IGA JAK ISIA!
W sobotę w Adelajdzie wielki finał Świątek – Bencic. Polki trafiają na Szwajcarkę w najważniejszych meczach. Dwa razy o tytuł grała z nią Agnieszka Radwańska.
Cieszę się, że wszystko działa. W Adelajdzie czuję się dobrze od początku turnieju. Potrafię zachować koncentrację przez coraz dłuższe fragmenty spotkań, a to przy moim stylu bardzo ważne – podsumowała powrót mocy nasza tenisistka. Mistrzyni Rolanda Garrosa podobnie jak jesienią w Paryżu niszczy w ostatnich dniach kolejne rywalki i w czterech meczach na antypodach zgubiła zaledwie 18 gemów. Jeśli będzie grała tak, jak do tej pory, trudno sobie wyobrazić, by w finale powstrzymała ją Belinda Bencic. Czyli pierwsza wyżej klasyfikowana tenisistka, którą spotka w tym tygodniu na swej drodze. Zajmująca w rankingu 12. miejsce, a na antypodach rozstawiona z numerem 2.
Alpejski krajobraz
Droga do tytułu w Adelaide International (kategoria WTA 500, 68 tys. dol. dla zwyciężczyni) wiedzie przez Szwajcarię. Po znakomitym półfinale z Jil Teichmann 19-letnią Polkę o 8.30 w sobotę czeka pojedynek ze znacznie bardziej doświadczoną Belindą Bencic. Helweci zawsze „produkują” więcej tenisistów niż teoretycznie wynika to z ich potencjału demograficznego i klimatycznego. Biorąc pod uwagę, ile mieli już na kortach dużych nazwisk – obok Rogera Federera wspaniałe sukcesy odnosili też Stan
Wawrinka, Martina Hingis czy wcześniej złoty medalista olimpijski z Barcelony Marc Rosset – widać doskonale, ile znaczy na kortach siła franka i solidny system szkolenia. W takim ekosystemie łatwiej o poświęcenie również w przypadku napędzających karierę rodziców. A tata Belindy to człowiek, który potrafi jasno i ostro wyrazić swoje oczekiwania...

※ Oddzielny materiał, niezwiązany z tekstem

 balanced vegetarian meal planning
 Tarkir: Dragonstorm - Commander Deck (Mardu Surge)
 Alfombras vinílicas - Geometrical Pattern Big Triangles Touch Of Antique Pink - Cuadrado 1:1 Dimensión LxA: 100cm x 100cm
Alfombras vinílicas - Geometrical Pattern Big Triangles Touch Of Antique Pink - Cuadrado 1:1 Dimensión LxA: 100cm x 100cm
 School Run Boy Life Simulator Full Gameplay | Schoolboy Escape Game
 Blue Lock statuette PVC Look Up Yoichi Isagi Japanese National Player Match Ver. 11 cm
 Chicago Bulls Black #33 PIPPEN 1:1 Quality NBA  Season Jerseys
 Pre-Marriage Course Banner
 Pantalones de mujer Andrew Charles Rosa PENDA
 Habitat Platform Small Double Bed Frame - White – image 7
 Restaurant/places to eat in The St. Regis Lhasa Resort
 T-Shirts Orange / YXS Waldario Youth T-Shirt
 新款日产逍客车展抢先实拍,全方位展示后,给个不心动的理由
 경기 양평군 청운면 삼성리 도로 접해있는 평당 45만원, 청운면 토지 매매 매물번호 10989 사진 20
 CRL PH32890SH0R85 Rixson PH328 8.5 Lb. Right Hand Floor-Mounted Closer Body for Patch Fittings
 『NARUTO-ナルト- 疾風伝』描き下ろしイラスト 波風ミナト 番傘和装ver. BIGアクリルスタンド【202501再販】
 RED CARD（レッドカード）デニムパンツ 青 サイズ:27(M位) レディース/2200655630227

– Wiem, ile mu zawdzięczam. Wiem też, jak ciężko sama do tej pory pracowałam. Moja przygoda z rakietą to ciągłe wzloty i upadki, zresztą jak cały ostatni pobyt w Australii oraz półfinał z Gauff – analizowała swój status Belinda. O Idze wypowiadała się z respektem. – Jest młoda, ale unikatowa i ma wyjątkowe podejście do tej gry. W tak wyrównanej stawce jak nasza lepiej jest mieć w zanadrzu coś innego niż wszystkie rywalki. A ona bez wątpienia uderzeniami się odróżnia. Kilka razy trenowałyśmy i wiem, czego się spodziewać. Mam nadzieję, że będę miała w sobotę dobry dzień
– oceniała sytuację Bencic. To będzie jej trzeci w karierze finał z Polką. W przeszłości dwukrotnie o tytuł rywalizowała z Agnieszką Radwańską. Pokonała ją na trawie w Eastbourne, później przegrała z nią na betonie w Tokio. Teraz na pewno nie będzie faworytką. Iga wszystkie atuty ma na swojej rakiecie. Jeśli zacznie trafiać, powinna zdominować ten mecz. – Myślę, że się rozwijam i stawiam w zależności od potrzeb na różne rozwiązania. Z roku na rok powinno przybywać mi dojrzałości i będzie łatwiej. Posiadam coraz więcej wiedzy, która przyda mi się w dalszej części kariery. Ten start jest dla mnie ważny przede wszystkim w kontekście rozwoju. Cieszę się, że odpowiednio zareagowałam po tym, jak byłam lekko rozczarowana po występie w Australian Open – opisywała ostatnie wydarzenia Świątek.
Lepsza łyżeczka niż chochla
Te dobre cechy widać także w jej sztabie. Iga w przeciwieństwie do niektórych swoich rywalek nie rzuca się na wszystkie turnieje. Woli rosnąć organicznie,
czasami jeść łyżeczką, a nie od razu chochlą. Razem z teamem podjęła decyzję, że wycofa się ze startu w Dosze. Bo trzeba się zregenerować. Ma zagrać dopiero w Dubaju. Na podobny manewr zdecydowała się Simona Halep, która wygrała z Polką w Australian Open. Ona już dawno wróciła do Bukaresztu, gdzie właśnie została zaszczepiona przeciwko koronawirusowi. Jako gwiazda miała nawet prawo wyboru szczepionki. Zdecydowała się na Pfizera.